> **What you should do**:
Pictures in the listing should not be copied. Reproduce, word for word, each line from the one holding "How far is beaded" through the final line.

> **Records supplied**:
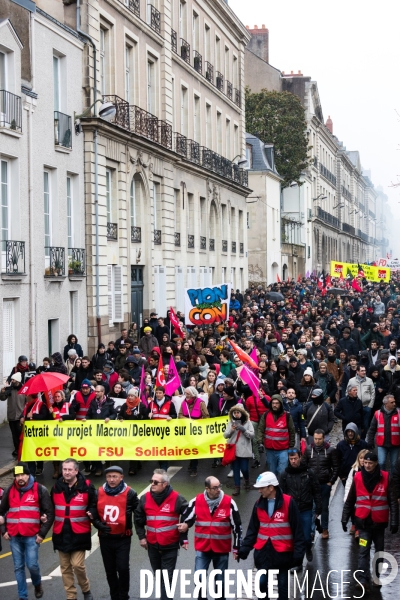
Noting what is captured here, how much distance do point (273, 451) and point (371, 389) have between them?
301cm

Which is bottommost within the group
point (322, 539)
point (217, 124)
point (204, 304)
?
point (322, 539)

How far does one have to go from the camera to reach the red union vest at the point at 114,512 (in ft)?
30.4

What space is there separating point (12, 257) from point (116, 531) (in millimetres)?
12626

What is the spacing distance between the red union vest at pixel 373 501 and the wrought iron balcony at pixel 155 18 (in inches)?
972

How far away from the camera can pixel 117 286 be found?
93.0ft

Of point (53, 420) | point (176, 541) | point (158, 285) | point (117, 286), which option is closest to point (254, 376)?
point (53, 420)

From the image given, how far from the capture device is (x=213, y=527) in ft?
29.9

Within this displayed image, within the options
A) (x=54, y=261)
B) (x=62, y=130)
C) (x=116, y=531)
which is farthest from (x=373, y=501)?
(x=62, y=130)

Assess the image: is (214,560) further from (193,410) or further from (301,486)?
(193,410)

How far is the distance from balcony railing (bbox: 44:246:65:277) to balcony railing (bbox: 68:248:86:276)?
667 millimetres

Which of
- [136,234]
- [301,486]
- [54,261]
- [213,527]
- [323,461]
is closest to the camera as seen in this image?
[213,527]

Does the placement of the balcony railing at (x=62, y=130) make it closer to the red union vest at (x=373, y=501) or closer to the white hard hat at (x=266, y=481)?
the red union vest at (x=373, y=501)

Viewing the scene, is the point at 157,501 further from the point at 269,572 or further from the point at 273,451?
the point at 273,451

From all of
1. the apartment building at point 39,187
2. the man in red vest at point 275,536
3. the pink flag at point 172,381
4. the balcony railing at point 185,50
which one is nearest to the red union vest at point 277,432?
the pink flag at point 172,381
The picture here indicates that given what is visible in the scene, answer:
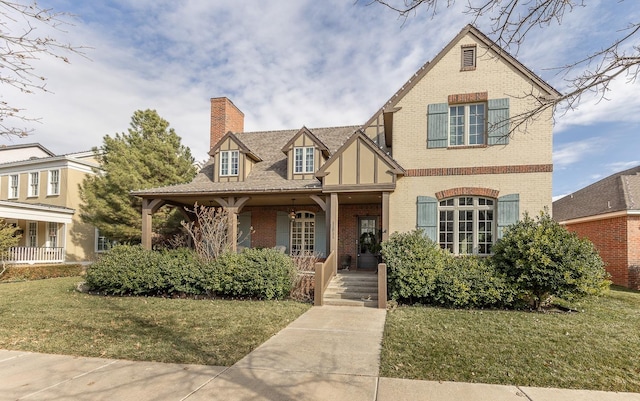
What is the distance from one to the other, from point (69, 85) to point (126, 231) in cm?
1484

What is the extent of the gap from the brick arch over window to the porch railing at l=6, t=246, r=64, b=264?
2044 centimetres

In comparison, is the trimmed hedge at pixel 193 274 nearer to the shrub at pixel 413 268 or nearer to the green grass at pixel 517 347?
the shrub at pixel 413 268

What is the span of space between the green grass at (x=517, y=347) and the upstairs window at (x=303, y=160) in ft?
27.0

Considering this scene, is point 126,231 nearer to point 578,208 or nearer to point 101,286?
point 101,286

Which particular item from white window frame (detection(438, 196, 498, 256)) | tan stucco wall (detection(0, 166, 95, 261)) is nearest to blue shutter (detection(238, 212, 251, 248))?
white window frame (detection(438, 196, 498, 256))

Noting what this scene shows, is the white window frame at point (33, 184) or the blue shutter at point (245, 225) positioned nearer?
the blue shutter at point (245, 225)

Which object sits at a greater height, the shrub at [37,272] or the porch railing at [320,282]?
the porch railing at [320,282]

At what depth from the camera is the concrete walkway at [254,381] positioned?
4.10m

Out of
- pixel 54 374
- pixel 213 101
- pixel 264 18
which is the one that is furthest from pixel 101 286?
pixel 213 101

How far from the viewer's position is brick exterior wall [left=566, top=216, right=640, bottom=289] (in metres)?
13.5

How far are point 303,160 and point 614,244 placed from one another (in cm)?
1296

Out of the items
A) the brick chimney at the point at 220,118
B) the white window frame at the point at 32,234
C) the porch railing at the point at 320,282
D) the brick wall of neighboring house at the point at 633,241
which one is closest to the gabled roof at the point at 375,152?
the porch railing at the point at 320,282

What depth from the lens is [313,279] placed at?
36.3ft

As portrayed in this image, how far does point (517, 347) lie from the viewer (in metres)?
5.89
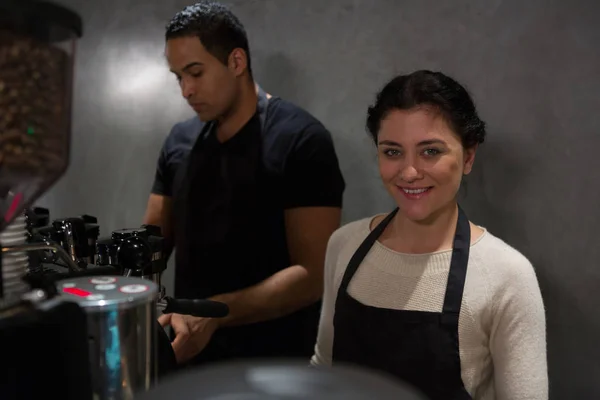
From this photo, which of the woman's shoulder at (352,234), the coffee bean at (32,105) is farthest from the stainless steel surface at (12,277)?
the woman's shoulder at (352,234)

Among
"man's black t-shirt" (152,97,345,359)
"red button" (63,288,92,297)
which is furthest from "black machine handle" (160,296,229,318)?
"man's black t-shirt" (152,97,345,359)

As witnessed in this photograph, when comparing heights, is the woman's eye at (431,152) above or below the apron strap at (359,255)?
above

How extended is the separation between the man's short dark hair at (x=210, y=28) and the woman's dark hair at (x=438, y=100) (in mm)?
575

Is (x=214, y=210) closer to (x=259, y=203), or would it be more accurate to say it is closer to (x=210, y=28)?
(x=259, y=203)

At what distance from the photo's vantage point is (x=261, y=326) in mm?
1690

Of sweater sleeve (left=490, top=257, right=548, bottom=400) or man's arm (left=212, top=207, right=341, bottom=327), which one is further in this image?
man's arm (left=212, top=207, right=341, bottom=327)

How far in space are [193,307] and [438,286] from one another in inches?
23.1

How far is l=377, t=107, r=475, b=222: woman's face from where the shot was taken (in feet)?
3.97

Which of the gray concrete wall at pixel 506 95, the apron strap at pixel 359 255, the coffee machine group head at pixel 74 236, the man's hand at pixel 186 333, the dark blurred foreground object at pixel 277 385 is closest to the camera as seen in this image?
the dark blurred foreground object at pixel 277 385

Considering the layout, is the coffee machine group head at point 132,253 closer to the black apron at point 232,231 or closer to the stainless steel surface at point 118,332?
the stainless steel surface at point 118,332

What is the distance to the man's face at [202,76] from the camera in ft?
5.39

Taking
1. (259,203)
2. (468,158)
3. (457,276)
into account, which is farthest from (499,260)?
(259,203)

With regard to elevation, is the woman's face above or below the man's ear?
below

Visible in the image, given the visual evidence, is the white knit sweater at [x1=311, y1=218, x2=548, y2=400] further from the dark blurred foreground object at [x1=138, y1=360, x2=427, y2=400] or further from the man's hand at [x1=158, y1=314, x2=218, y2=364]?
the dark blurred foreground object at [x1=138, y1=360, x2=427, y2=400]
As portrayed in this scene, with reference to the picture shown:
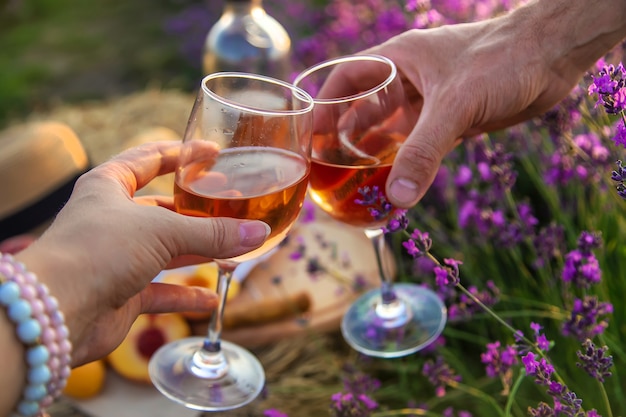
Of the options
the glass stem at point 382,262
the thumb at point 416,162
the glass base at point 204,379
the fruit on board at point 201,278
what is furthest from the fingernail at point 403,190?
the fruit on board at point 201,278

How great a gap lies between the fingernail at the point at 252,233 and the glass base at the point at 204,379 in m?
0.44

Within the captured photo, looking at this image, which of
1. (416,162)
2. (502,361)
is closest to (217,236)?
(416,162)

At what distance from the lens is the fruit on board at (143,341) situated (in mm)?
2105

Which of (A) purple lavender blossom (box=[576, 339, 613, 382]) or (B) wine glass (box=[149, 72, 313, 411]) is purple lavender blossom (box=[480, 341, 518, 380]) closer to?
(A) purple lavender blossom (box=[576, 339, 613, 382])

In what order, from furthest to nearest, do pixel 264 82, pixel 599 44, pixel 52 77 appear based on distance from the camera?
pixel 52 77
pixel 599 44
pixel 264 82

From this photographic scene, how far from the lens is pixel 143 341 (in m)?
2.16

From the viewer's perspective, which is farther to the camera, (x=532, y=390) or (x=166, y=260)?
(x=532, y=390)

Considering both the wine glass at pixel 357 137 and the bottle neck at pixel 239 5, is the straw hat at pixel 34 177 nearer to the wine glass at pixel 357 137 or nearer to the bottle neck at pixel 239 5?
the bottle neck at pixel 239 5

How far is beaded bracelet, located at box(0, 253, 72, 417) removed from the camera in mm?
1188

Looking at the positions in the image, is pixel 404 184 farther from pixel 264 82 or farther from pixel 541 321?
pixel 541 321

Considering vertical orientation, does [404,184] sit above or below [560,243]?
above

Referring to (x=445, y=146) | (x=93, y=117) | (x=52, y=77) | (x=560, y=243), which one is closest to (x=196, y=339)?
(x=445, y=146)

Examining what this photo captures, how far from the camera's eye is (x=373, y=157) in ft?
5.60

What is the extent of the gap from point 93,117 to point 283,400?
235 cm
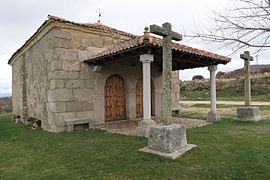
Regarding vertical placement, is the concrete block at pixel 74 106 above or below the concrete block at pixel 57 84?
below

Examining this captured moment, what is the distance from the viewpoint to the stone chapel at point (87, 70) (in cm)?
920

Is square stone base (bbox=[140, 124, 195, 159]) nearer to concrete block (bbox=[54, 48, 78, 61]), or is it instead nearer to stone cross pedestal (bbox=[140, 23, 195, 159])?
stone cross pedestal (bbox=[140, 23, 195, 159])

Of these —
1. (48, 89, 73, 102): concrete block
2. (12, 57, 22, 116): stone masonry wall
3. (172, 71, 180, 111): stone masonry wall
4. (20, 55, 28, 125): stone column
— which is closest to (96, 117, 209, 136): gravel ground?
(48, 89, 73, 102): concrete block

> **Finished task**:
How far is beaded bracelet, located at box(0, 253, 72, 417) removed from the camera in mm?
1188

Looking at the positions in the image, is pixel 404 184 farther from pixel 264 82 or farther from pixel 541 321?
pixel 541 321

Considering vertical orientation, does [404,184] sit above or below [560,243]?
above

Referring to (x=445, y=146) | (x=93, y=117) | (x=52, y=77) | (x=560, y=243), which one is closest to (x=196, y=339)?
(x=445, y=146)

Examining what this photo captures, how far from the camera's eye is (x=373, y=157) in ft?
5.60

What is the extent of the gap from point 93,117 to point 283,400?
235 cm
Regarding vertical placement, is the concrete block at pixel 74 106 above or below the concrete block at pixel 57 84?
below

Examining this captured moment, what is the distance from the viewpoint to the stone chapel at point (87, 70) (in cm)?
920

Is square stone base (bbox=[140, 124, 195, 159]) nearer to concrete block (bbox=[54, 48, 78, 61]), or is it instead nearer to stone cross pedestal (bbox=[140, 23, 195, 159])?
stone cross pedestal (bbox=[140, 23, 195, 159])

Of these —
1. (48, 89, 73, 102): concrete block
2. (12, 57, 22, 116): stone masonry wall
3. (172, 71, 180, 111): stone masonry wall
4. (20, 55, 28, 125): stone column
— which is closest to (96, 117, 209, 136): gravel ground?
(48, 89, 73, 102): concrete block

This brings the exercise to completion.